Quick Reference: Resource Consumption Rules of Thumb

These are order-of-magnitude estimates. Actual costs vary by machine model, z/OS level, DB2 version, buffer pool configuration, and data characteristics. Measure your actual workload — do not rely on these numbers for precise planning.

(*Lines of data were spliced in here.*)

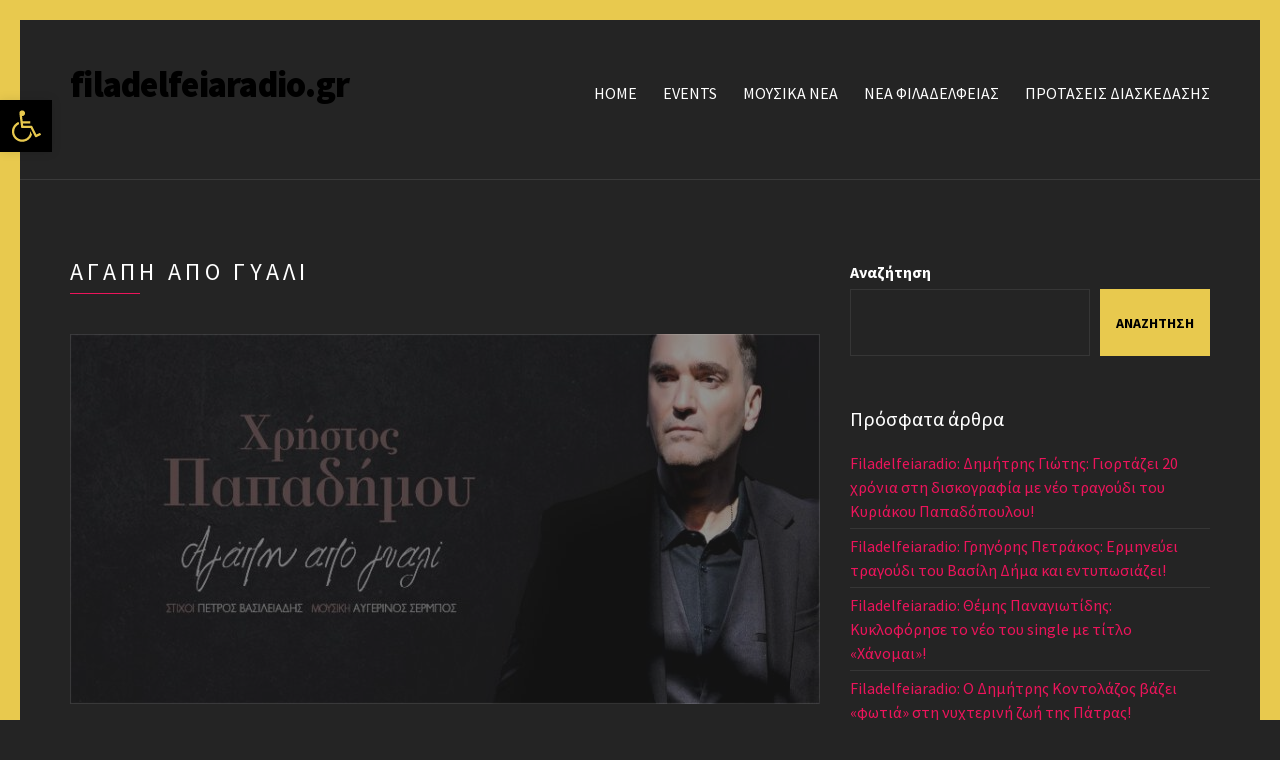

--- FILE ---
content_type: text/css
request_url: https://www.filadelfeiaradio.gr/wp-content/themes/chords/colors/default.css?ver=4a275d6057da32a6a527effe2068121e
body_size: 1092
content:
body {
  color: #FFF;
}

a {
  color: #ED145B;
}

a:hover,
a:focus {
  color: #f1437c;
}

blockquote cite {
  color: rgba(255, 255, 255, 0.8);
}

input,
textarea {
  border: 1px solid #363636;
}

input:hover,
input:focus,
textarea:hover,
textarea:focus {
  border-color: #ED145B;
}

.btn,
input[type="button"],
input[type="submit"],
input[type="reset"],
button,
.button,
.comment-reply-link {
  background-color: #ED145B;
}

.btn:hover,
input[type="button"]:hover,
input[type="submit"]:hover,
input[type="reset"]:hover,
button:hover,
.button:hover,
.comment-reply-link:hover {
  background: #c90f4c;
}

#page {
  border-color: #ED145B;
}

#navigation > li ul a:hover,
#navigation > li ul .sfHover > a {
  color: #FFF;
  background: #ED145B;
}

#navigation > li > a:hover,
#navigation > li.sfHover > a,
#navigation > li.sfHover > a:active,
#navigation > li.current_page_item > a,
#navigation > li.current-menu-item > a,
#navigation > li.current-menu-ancestor > a,
#navigation > li.current-menu-parent > a,
#navigation > li.current > a {
  border-bottom: 2px solid #ED145B;
}

#navigation > li ul a {
  color: #FFF;
  background: #000;
  border-bottom: 1px solid #292322;
}

#navigation ul {
  border: 3px solid #292322;
}

.section-title:after,
.widget-title:after {
  border-bottom: 1px solid #ED145B;
}

.item-thumb {
  background-color: #242424;
}

.item-thumb:before {
  box-shadow: inset 0 0 1px 1px rgba(255, 255, 255, 0.15);
}

.item-thumb:hover:before {
  box-shadow: inset 0 0 1px 1px rgba(255, 255, 255, 0.25);
}

.item-meta {
  border-top: 1px solid #363636;
}

.item-meta th,
.item-meta td {
  border-bottom: 1px solid #363636;
  border-left: 1px solid #363636;
}

.item-meta td {
  border-right: 1px solid #363636;
}

.item-timer .count {
  border: 1px solid #363636;
}

.item-timer .count b {
  color: #ED145B;
}

.entry-title a {
  color: #FFF;
}

.entry-title a:hover {
  color: #ED145B;
}

.entry-meta {
  color: #3F3F3F;
}

#paging > span,
#paging a,
.page-numbers li > span,
.page-numbers li a {
  background-color: #1D1D1D;
}

#paging > span.current,
#paging a.current,
.page-numbers li > span.current,
.page-numbers li a.current {
  background-color: #ED145B;
  color: #FFF;
}

#paging span.current,
#paging a:hover,
.page-numbers li span.current,
.page-numbers li a:hover {
  color: #FFF;
  background-color: #ED145B;
}

.filters-nav .btn {
  background-color: #1d1d1d;
}

.filters-nav .btn:hover {
  background-color: #ED145B;
}

.filters-nav a.selected {
  background-color: #ED145B;
}

.tracklisting .track {
  border: 1px solid #363636;
}

.tracklisting .track:last-child {
  border: 1px solid #363636;
}

.tracklisting .track:hover,
.tracklisting .track.playing {
  border-color: #ED145B;
}

.tracklisting .track:hover .sm2_link,
.tracklisting .track.playing .sm2_link {
  background-color: #ED145B;
}

.tracklisting .track:hover .track-no,
.tracklisting .track.playing .track-no {
  color: #ED145B;
}

.sm2_link {
  background-color: #2a2a2a;
}

.sm2_link:hover,
.sm2_link:focus {
  color: #FFF;
  background-color: #ED145B;
}

.sm2_link.sm2_playing {
  background-color: #ED145B;
}

.track-no {
  color: #5c5c5c;
}

.ci-soundplayer-play {
  background-color: #ED145B;
}

.ci-soundplayer-prev,
.ci-soundplayer-next {
  background-color: #242424;
  color: #FFF;
}

.ci-soundplayer-meta .track-bar {
  background-color: #242424;
}

.ci-soundplayer-meta .progress-bar {
  background-color: #ED145B;
}

.ci-soundplayer-meta .load-bar {
  background-color: #3e3e3e;
}

.form-allowed-tags,
.comment-notes {
  color: rgba(255, 255, 255, 0.8);
}

.widget ul li {
  border-bottom: 1px solid #363636;
}

.widget ul ul.children li:first-child {
  border-top: 1px solid #363636;
}

.shop-actions {
  border-bottom: 1px solid #363636;
}

.sale-wrap {
  background: #ED145B;
}

.onsale {
  background: #ED145B;
}

.quantity input {
  background-color: #ED145B;
}

.woocommerce-tabs .tabs {
  border-bottom: 1px solid #363636;
}

.woocommerce-tabs .tabs li a {
  border-top: 1px solid #363636;
  border-right: 1px solid #363636;
  color: #FFF;
}

.woocommerce-tabs .tabs li.active a {
  color: #FFF;
  background-color: #ED145B;
}

.entry-content table {
  border: 1px solid #363636;
}

.entry-content table caption,
.entry-content table th,
.entry-content table td {
  border-bottom: 1px solid #363636;
}

.entry-content table th {
  background-color: #ED145B;
}

.entry-content table tr:nth-child(2n) {
  background-color: #2e2e2e;
}

.shop_attributes th,
.shop_attributes td {
  border-bottom: 1px solid #363636;
}

.shop_attributes tr:first-child th,
.shop_attributes tr:first-child td {
  border-top: 1px solid #363636;
}

.shop_table th,
.shop_table td {
  border-bottom: 1px solid #363636;
}

.cart_totals th,
.cart_totals td {
  border-bottom: 1px solid #363636;
}

.woocommerce-checkout .woocommerce-info {
  border-top: 1px solid #363636;
  border-bottom: 1px solid #363636;
}

.payment_box {
  border: 1px solid #363636;
}

.order_details {
  background: #363636;
}

.order_details li {
  border-bottom: 1px solid #363636;
}

.woocommerce-message,
.woocommerce-info {
  background: #363636;
}

.widget ul.product_list_widget li {
  border-bottom: 1px solid #363636;
}

.price_slider {
  background: #505050;
}

.price_slider .ui-slider-range {
  background: #2c2c2c;
  border-top: 1px solid #363636;
  border-bottom: 1px solid #363636;
}

.price_slider .ui-slider-handle {
  background: #ED145B;
}

.footer-separator {
  background-color: #ED145B;
}

.woocommerce-MyAccount-navigation-link a {
  border-bottom: 1px solid #363636;
}

.woocommerce-MyAccount-navigation-link a::after {
  color: #FFF;
}

.woocommerce-MyAccount-navigation-link.is-active a {
  color: #FFF;
}

.select2-container--default .select2-selection--single {
  background-color: transparent;
  border-color: #363636;
}

.select2-container--default .select2-selection--single .select2-selection__rendered {
  color: #FFF;
}

.select2-dropdown {
  background-color: #242424;
  border-color: #363636;
}

@media (max-width: 767px) {
  .item-fullwidth .item-info {
    background-color: #363636;
  }
}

Capacity Planning Worksheet Template

Use this template when estimating resources for a new program or a significant change to an existing one.

Program: _______________
Type: [ ] Batch  [ ] CICS  [ ] DB2 Stored Procedure

Input:
  Source: _______________
  Volume: _______ records per run / per day
  Growth rate: _______% per year

Processing:
  DB2 calls per record: _______
  File I/Os per record: _______
  Estimated CPU per record: _______ ms

Output:
  Destination: _______________
  Volume: _______ records per run / per day

Resource estimates:
  CPU time per run: _______ seconds
  Elapsed time per run: _______ minutes
  I/Os per run: _______
  DB2 getpages per run: _______
  Peak memory: _______ MB

  MSU impact: _______ MSU (during peak window)
  Monthly SW license cost impact: $_______ (at $___/MSU)

Batch window impact:
  Which batch stream: _______________
  Critical path? [ ] Yes  [ ] No
  Added elapsed time: _______ minutes

CICS impact (if applicable):
  Transaction rate: _______ /second
  Response time target: _______ ms
  Additional MXT requirement: _______
  Additional storage per task: _______ KB

Validation:
  [ ] Pilot tested with _______ records
  [ ] Scaled linearly with ___x contention factor
  [ ] Reviewed by capacity planning team
  [ ] Batch window fit confirmed
  [ ] MSU impact within budget

Tools for Measurement

The golden rule of capacity planning: measure, do not guess. Every estimate in this appendix should be validated with actual measurements before being used for procurement or architectural decisions.